僕のお姉ちゃんのレイは、パパやママよりもずっとずっと大人だ。だって大人っていうのは、どっしり構えてて滅多に怒ったり泣いたりしない人のことなんでしょ? だったらレイはすっごく大人だよね。


「ヤクザ者から巻き上げる――恨みを買って刺されるな。バイト――セブを置いて行くなんて私にはできん。却下。さてどうしようか……内職も無理そうだし。ああ、多重影分身ができたら便利なのに。ムン、影分身! とかって――できた」


 レイが何か独り言をブツブツ言ってたから、僕は放っておいた。レイは頭が良いから、僕には分らないことを分かっててすごいんだ。だから邪魔しちゃいけない。絵本を読みながら声を聞いてたら、レイの声が二重になった。どうしたんだろう――って、レイが二人? 僕、お姉ちゃんが二人いたの?


「レイ?」

「ああセブ、気にしないで気にしないで。絵本読んでてね?」


 レイがどうして二人になったのか分らなかったけど、レイがそう言うから絵本に目を戻した。

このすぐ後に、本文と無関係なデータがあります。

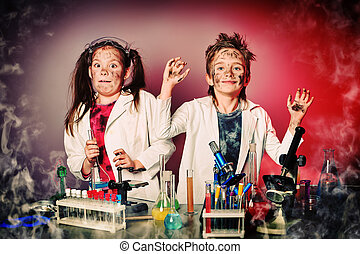 crazy students - Two children making science experiments....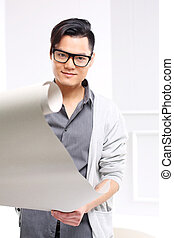 Architect in the studio - Handsome man while working on a...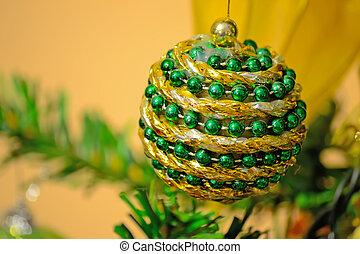 green and gold Christmas ball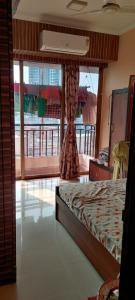 Gallery Cover Image of 1400 Sq.ft 2 BHK Apartment for rent in Satellite Satellite Tower, Goregaon East for 55000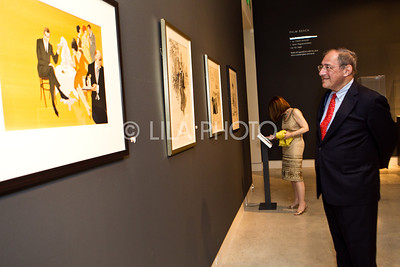 Fred Scharf admiring pieces from his own collection.  Image in foreground signature print for Cocktail Culture
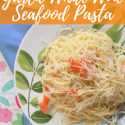 Plate of Pasta on Floral Background with text overlay - Simple and Delicious Garlic White Wine Seafood Pasta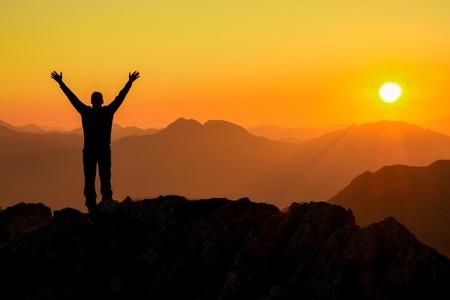 Happy success winning man arms up on mountain at sunset Standard-Bild
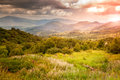 Majestic bright sunset in the mountains Stock Photography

「じゃあこれだったら変化の術もできるんじゃね? 変化!」


 煙がレイから上がった。でもレイが気にしないでって言ったから気にしない。だってレイだもん。


「おお、成功だ。じゃあ分身ちゃん、あんたが働く方ね、私がセブといるから」

「時々交代とかはなし?」

「あるわけないじゃん。あんたが覚えた仕事を私が学ぶのに、一回術解かなくちゃいけないでしょ?」

「まーねー。まあ、本体がセブのところにいる方が安心だしね。じゃあちょっくら行ってきます」

「いってらっしゃい」


 煙が消えた後には、レイがそのままおっきくなったみたいな女の人がいた。僕はびっくりする。レイすごい! 変身したんだ!


「これで生活費は稼げるな、良し」


 レイが何か呟いてたけど、僕には良く分らなかった。